By: Christian Power, Contributor
Athens, with its flourishing music scene and abundant college population, is home to many singer-songwriters. On Friday night, Donkey Coffee was fortunate enough to host two of the town's finest. Accompanied on stage by a multi-hued cardboard donkey that was only kind of creepy, Sotto Voce (Ryan Gabos) and Peter Vilardi carried out some impressive performances.
The two friends have long been involved with performance art on campus. In addition to their musical ventures, Vilardi and Gabos have integral roles on the sketch-comedy series "Fridays Live!" and often deliver stand-up with Blue Pencil Comedy. It was very apparent that both felt at home on stage.
Vilardi served as the opening act, taking to the piano to play seven original songs, along with a cover of "Life in a Glasshouse" by Radiohead. After getting the audience's attention with the vocal-showcasing "Your Grace," he busted out the addictively catchy "Call It a Day," which was without a doubt a highlight of the night.
Not one to forgo his comedic talent, Vilardi wowed the crowd with the hilarious "Misdirection," a song driven by its spoken-word interludes that explain a commonly used joke format in stand-up. That's about as well as it can be summed up in words--it is an absolute must to hear performed live. Before introducing the Yorke-composed number, Vilardi insisted, "It's not that depressing. Just kidding, it's very depressing."
He co-wrote his final song of the night, "Off We Go," with artist Matt Munhall. Munhall will be releasing a full-length album recorded in Nashville called 700 Miles on May 6. "Off We Go" indeed reflected the professional-grade nature of Vilardi's growing singer-songwriter discography.
Sotto Voce then successfully satisfied the challenge of following up who he describes as "the best showman in Athens."
Playing a set of entirely original acoustic material along with a closing piano instrumental, Sotto Voce flawlessly executed a raw style of rapid picking and energized strumming in addition to some superb slower numbers. The rapid picking was prominently displayed on opening song "Reticent." Sotto Voce explained its origins, saying he wrote it on move-in day freshman year before his roommates arrived while imagining how great college would be.
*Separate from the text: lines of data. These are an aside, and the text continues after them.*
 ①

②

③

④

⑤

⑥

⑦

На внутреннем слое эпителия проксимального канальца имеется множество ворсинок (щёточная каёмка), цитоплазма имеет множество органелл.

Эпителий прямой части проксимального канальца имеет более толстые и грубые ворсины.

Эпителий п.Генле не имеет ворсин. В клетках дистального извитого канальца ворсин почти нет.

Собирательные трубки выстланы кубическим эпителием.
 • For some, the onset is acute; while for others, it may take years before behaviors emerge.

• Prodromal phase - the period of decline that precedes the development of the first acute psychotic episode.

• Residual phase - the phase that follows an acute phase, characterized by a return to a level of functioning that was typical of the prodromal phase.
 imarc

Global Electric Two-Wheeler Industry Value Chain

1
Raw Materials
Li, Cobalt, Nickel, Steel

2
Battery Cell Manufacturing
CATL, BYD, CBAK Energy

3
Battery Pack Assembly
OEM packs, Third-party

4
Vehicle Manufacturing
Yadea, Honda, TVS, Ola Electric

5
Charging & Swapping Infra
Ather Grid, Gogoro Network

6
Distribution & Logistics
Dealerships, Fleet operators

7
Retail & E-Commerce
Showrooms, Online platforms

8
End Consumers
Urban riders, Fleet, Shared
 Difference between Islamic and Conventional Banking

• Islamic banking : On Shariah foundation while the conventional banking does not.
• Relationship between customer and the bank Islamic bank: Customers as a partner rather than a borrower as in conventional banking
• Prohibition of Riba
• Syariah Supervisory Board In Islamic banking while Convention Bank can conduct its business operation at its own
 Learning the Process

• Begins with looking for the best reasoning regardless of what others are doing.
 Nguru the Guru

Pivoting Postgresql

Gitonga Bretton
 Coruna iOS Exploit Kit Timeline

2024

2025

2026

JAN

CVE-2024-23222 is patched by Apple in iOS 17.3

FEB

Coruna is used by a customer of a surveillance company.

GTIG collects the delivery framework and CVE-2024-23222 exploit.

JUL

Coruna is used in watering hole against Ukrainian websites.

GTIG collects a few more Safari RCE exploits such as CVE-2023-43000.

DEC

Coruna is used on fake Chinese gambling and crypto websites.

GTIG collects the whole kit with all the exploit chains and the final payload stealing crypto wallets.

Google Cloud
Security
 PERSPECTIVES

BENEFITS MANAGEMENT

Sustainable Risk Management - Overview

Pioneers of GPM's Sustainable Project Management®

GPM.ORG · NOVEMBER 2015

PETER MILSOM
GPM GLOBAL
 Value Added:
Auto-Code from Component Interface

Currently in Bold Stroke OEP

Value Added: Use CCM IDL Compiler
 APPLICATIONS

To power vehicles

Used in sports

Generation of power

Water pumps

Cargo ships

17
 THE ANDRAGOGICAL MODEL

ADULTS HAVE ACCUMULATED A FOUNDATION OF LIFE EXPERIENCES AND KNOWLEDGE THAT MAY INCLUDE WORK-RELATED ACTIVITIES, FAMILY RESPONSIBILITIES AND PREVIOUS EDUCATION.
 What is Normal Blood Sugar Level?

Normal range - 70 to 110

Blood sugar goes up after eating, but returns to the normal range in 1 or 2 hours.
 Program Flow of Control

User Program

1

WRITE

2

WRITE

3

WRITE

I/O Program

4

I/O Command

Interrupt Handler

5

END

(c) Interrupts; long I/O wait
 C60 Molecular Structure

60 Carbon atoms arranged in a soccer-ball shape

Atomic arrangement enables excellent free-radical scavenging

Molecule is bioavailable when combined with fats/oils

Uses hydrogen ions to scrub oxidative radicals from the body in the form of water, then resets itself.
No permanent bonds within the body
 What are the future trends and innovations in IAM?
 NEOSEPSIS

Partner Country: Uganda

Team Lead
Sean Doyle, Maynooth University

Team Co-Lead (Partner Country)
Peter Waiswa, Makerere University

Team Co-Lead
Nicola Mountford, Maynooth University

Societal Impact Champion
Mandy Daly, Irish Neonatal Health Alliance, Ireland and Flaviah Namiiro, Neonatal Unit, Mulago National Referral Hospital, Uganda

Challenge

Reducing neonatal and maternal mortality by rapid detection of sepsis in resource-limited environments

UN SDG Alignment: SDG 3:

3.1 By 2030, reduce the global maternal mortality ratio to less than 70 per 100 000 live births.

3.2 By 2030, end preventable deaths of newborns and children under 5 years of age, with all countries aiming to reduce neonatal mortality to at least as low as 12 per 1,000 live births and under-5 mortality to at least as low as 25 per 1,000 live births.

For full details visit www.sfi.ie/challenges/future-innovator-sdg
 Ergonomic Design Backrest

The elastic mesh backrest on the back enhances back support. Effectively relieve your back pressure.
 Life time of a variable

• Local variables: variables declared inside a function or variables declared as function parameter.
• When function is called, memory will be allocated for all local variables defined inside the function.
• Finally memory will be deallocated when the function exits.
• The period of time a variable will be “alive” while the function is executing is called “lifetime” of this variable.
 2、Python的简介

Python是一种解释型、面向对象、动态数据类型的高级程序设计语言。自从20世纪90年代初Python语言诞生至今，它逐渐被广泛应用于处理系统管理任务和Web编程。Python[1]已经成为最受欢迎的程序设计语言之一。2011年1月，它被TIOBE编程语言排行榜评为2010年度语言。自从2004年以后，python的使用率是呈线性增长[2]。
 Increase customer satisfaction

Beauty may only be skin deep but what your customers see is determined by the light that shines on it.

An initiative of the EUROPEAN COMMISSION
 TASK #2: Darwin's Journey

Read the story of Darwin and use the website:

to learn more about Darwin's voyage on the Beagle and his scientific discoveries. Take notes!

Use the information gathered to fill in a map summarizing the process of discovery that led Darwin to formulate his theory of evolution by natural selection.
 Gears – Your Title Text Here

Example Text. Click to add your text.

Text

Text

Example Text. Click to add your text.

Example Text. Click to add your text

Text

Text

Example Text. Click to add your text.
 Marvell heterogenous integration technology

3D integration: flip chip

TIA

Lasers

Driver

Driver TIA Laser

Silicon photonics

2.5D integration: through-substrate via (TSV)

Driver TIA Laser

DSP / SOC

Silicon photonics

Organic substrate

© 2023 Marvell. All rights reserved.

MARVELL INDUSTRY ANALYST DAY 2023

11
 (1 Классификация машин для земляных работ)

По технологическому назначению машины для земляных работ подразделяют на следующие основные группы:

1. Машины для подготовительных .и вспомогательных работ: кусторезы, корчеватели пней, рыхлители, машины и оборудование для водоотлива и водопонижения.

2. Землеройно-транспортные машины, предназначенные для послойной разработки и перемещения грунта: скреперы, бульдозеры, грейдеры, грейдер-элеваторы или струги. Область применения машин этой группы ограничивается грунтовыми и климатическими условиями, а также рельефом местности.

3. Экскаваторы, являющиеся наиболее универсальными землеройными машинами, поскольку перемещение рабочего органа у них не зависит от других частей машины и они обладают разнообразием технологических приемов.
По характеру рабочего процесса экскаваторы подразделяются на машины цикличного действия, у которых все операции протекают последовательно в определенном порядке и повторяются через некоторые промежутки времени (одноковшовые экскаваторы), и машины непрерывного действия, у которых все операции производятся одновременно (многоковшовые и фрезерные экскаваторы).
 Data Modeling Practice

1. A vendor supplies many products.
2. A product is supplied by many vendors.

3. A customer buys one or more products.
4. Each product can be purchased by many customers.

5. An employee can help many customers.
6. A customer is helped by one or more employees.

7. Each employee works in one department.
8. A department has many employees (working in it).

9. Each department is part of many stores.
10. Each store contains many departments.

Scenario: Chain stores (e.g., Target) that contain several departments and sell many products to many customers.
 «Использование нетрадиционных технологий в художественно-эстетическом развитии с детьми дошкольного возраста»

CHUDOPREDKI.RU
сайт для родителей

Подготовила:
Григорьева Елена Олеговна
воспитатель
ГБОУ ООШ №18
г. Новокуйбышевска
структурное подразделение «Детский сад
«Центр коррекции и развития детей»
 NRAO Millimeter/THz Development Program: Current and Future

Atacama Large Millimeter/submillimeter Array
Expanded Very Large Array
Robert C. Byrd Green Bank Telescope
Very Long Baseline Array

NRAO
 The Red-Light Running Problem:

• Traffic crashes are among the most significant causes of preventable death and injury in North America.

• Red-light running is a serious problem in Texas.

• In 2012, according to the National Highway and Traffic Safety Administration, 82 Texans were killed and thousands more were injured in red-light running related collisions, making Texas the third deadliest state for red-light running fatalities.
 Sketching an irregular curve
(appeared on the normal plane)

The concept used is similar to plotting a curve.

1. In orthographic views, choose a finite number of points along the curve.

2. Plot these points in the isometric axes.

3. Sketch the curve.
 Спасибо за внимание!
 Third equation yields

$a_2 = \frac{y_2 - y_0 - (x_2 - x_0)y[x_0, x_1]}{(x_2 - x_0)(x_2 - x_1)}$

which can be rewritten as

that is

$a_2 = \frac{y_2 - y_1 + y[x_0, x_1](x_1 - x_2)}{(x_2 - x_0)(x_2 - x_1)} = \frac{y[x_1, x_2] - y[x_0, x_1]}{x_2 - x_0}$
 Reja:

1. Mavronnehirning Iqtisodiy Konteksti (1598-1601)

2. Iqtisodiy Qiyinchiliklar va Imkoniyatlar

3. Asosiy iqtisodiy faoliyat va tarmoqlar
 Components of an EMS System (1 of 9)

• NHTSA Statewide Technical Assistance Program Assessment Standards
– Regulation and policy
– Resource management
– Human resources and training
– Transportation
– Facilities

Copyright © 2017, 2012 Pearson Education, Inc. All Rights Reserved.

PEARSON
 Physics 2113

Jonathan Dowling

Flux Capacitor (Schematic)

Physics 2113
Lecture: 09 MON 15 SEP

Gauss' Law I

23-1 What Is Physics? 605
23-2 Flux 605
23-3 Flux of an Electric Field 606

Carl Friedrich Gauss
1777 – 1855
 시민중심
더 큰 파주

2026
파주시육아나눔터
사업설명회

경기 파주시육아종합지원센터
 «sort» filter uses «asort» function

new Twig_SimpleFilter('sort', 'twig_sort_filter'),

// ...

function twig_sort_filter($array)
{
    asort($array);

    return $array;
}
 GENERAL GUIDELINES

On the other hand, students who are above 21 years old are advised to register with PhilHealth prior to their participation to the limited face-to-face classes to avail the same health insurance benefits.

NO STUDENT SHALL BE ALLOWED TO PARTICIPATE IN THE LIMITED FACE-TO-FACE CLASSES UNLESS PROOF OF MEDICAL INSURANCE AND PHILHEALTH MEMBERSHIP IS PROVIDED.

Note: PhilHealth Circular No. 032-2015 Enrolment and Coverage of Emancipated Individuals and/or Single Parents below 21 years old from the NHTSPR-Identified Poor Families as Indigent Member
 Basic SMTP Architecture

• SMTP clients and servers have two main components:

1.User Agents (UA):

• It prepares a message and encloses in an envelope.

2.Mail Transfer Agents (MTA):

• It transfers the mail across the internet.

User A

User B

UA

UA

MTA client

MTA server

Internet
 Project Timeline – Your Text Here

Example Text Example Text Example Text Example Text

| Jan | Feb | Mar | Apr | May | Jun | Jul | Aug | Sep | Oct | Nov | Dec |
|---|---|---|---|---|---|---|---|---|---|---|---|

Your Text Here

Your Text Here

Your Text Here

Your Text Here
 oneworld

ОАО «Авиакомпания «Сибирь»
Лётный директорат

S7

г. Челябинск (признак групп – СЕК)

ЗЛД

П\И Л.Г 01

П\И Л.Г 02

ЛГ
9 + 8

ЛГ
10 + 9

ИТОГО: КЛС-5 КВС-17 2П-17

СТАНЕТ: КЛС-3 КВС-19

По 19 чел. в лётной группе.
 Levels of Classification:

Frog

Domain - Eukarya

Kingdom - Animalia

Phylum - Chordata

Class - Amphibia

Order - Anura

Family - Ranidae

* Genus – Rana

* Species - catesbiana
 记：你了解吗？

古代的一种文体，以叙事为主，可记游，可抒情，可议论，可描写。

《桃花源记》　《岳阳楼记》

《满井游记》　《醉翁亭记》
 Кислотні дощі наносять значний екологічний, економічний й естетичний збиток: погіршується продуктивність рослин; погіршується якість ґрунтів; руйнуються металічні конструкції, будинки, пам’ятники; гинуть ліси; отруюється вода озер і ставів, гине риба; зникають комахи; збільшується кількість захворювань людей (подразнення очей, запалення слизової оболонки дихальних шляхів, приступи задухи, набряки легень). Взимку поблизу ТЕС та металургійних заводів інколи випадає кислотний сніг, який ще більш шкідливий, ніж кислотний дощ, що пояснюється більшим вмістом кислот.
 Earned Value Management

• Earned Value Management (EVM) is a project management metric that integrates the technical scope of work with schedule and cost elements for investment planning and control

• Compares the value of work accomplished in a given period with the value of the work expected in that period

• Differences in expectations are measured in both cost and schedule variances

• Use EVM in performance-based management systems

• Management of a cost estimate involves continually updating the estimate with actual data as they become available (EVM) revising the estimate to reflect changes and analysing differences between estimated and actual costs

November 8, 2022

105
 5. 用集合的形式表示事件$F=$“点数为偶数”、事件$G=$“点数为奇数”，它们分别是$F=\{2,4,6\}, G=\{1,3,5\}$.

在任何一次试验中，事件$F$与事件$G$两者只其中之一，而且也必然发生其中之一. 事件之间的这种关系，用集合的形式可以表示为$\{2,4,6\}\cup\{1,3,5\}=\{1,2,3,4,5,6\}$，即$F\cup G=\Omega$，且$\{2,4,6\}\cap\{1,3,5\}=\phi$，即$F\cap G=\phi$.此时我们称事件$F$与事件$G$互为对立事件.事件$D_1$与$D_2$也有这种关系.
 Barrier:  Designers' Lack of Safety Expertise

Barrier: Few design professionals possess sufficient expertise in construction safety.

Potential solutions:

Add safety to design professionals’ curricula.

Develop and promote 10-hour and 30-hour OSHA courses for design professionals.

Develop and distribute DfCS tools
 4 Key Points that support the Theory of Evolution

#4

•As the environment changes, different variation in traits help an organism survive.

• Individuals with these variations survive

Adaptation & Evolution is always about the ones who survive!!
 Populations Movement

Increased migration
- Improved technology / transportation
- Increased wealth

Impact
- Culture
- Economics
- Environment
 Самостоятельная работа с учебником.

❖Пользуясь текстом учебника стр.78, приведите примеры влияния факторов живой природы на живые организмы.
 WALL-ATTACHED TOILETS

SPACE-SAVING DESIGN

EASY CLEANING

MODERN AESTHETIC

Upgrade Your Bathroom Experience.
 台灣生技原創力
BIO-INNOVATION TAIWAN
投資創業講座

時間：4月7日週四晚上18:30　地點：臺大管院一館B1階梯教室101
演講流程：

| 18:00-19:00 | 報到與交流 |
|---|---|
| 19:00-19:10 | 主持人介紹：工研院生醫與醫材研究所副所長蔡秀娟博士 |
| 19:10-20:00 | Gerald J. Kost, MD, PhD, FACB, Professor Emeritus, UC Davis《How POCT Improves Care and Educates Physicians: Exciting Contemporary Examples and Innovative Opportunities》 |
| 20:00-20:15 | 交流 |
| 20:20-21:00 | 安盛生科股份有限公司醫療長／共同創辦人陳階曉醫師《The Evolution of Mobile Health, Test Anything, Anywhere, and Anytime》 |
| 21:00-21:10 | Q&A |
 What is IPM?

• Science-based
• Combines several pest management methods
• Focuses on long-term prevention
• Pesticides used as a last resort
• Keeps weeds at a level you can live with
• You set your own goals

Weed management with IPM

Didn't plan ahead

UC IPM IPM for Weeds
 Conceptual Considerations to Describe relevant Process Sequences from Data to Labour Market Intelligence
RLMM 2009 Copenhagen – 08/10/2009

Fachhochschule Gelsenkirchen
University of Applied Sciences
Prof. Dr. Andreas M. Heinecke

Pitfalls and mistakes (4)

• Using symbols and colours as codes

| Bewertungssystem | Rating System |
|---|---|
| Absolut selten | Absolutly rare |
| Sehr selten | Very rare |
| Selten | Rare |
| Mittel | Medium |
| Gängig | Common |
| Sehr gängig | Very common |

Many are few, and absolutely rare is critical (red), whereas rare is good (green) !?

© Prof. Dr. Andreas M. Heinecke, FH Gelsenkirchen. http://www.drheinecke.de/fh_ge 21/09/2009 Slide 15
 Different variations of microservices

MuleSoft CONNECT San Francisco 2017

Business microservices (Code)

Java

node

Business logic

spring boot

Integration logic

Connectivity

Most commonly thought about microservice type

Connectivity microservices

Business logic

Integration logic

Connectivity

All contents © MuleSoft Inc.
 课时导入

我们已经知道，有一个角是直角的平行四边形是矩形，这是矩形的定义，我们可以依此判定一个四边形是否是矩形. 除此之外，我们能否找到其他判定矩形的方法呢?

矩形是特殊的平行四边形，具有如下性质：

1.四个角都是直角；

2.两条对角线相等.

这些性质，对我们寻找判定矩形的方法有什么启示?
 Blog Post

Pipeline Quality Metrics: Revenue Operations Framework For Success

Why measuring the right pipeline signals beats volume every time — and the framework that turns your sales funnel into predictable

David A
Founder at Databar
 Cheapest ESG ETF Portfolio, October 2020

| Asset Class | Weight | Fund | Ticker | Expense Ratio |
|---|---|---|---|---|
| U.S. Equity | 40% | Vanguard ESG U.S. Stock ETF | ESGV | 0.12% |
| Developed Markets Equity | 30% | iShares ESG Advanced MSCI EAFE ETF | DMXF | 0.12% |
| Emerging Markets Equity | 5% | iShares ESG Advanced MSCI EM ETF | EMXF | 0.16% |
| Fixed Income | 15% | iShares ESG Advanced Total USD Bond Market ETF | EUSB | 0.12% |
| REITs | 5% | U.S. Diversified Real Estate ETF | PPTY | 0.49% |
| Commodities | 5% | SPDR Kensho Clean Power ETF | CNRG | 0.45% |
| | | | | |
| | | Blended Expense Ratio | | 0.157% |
Wikipedia tells me that Sotto Voce means to "lower the volume of one's voice for emphasis." However, the vocal performance throughout the eight songs was marked by a notable ability to prevail throughout the room. Put simply, the guy can sing.
After Vilardi returned on stage to provide supplemental vocals on "How Romantic?," Sotto Voce whipped out what he dubbed the sing-along song of the night and setlist staple, "Same Ghost," a shout-out to now-graduated friend and fellow artist Jared Henderson. It of course went over well with the engaged crowd, whose clapping hands and stomping feet joined well with the collective singing.
Gabos was originally scheduled to be supported by a different performer, but had to find someone else on short notice. I spoke to Vilardi after the show, who said he was humbled to be selected. In the same manner that Sotto Voce played alongside Same Ghost (Jared Henderson), Vilardi feels that he is accompanying Gabos in a way that will encourage their house party lineage to continue.
I asked him how he was able to prepare so easily, and Vilardi said it wasn't a challenge at all. As someone who can play many instruments (and raps under the name MC Freeman), he was excited by the opportunity to play an all-piano set. Influenced primarily by musicians like Chris Martin and Bono (but ultimately by too many artists to count), expressing himself in this fashion was something he looked forward to doing.
I was again beyond impressed at how well-written the songs by these gentlemen were. It was a great time to see these two perform and I hope they do it again soon.